Given instruction: Copy the items from the line containing "How far away" through the line containing "746 centimetres", with the requests included. Multiply each distance in the answers by 0.75 and round it to its original number of decimal places, rounding halves up.

Listing:
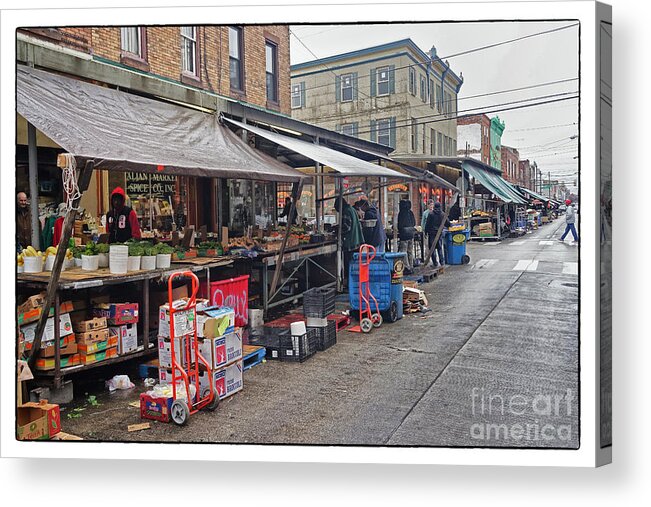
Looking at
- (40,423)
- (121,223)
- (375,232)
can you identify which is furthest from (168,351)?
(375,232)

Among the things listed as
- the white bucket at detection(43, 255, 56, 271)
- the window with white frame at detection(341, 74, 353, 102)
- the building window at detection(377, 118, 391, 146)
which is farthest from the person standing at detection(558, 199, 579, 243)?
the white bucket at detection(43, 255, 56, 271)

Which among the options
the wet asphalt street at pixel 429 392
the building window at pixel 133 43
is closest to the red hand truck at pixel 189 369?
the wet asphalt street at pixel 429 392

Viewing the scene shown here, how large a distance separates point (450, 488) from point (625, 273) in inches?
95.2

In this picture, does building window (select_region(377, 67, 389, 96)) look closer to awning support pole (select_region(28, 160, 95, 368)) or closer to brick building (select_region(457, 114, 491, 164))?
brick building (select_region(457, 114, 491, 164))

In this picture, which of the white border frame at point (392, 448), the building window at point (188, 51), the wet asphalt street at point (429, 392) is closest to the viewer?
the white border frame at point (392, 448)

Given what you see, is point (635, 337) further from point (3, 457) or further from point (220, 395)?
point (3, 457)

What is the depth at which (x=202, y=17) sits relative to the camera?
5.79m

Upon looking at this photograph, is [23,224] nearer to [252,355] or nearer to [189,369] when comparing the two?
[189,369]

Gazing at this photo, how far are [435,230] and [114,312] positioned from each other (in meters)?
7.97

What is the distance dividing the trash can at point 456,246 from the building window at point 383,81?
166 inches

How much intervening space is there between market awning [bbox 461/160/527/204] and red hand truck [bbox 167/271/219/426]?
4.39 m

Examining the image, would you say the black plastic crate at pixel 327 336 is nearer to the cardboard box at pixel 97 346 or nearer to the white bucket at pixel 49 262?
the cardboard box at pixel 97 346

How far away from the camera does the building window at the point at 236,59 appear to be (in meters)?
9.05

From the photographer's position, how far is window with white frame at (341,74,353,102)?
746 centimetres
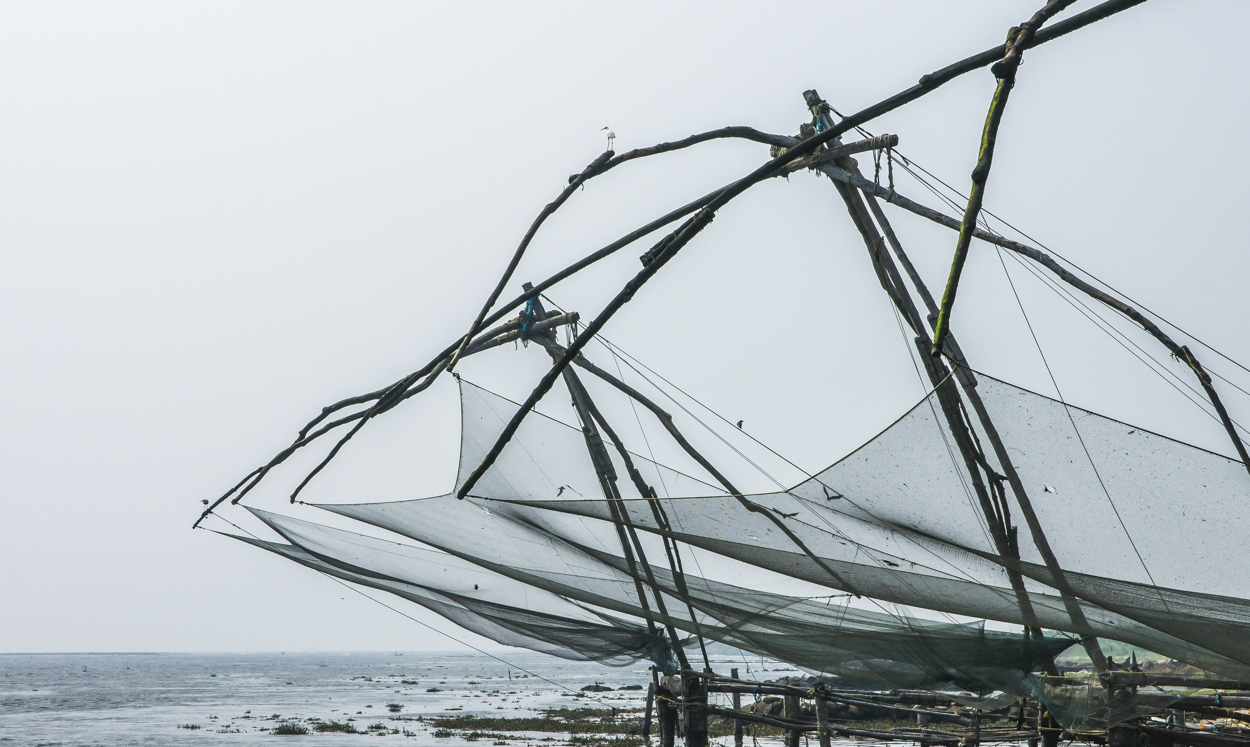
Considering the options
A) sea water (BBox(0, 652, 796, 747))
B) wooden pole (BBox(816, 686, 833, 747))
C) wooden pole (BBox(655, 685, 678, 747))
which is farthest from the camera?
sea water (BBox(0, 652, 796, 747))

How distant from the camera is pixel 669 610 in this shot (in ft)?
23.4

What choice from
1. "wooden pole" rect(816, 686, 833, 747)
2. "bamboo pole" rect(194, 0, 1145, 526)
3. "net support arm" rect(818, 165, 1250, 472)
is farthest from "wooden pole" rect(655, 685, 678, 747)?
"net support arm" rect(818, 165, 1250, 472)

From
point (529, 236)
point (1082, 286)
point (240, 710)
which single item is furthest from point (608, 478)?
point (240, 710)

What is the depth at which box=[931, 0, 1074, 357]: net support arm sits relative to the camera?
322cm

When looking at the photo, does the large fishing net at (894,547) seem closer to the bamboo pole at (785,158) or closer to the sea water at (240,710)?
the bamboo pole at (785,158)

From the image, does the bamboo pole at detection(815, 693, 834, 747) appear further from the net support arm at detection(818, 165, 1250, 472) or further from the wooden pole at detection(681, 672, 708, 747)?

Complete output:
How far away from the camera does the building window at the point at 236,59 appear to be (in meters)?
6.79

From the photographer's position, how far is window with white frame at (341,74,353,102)?
560 centimetres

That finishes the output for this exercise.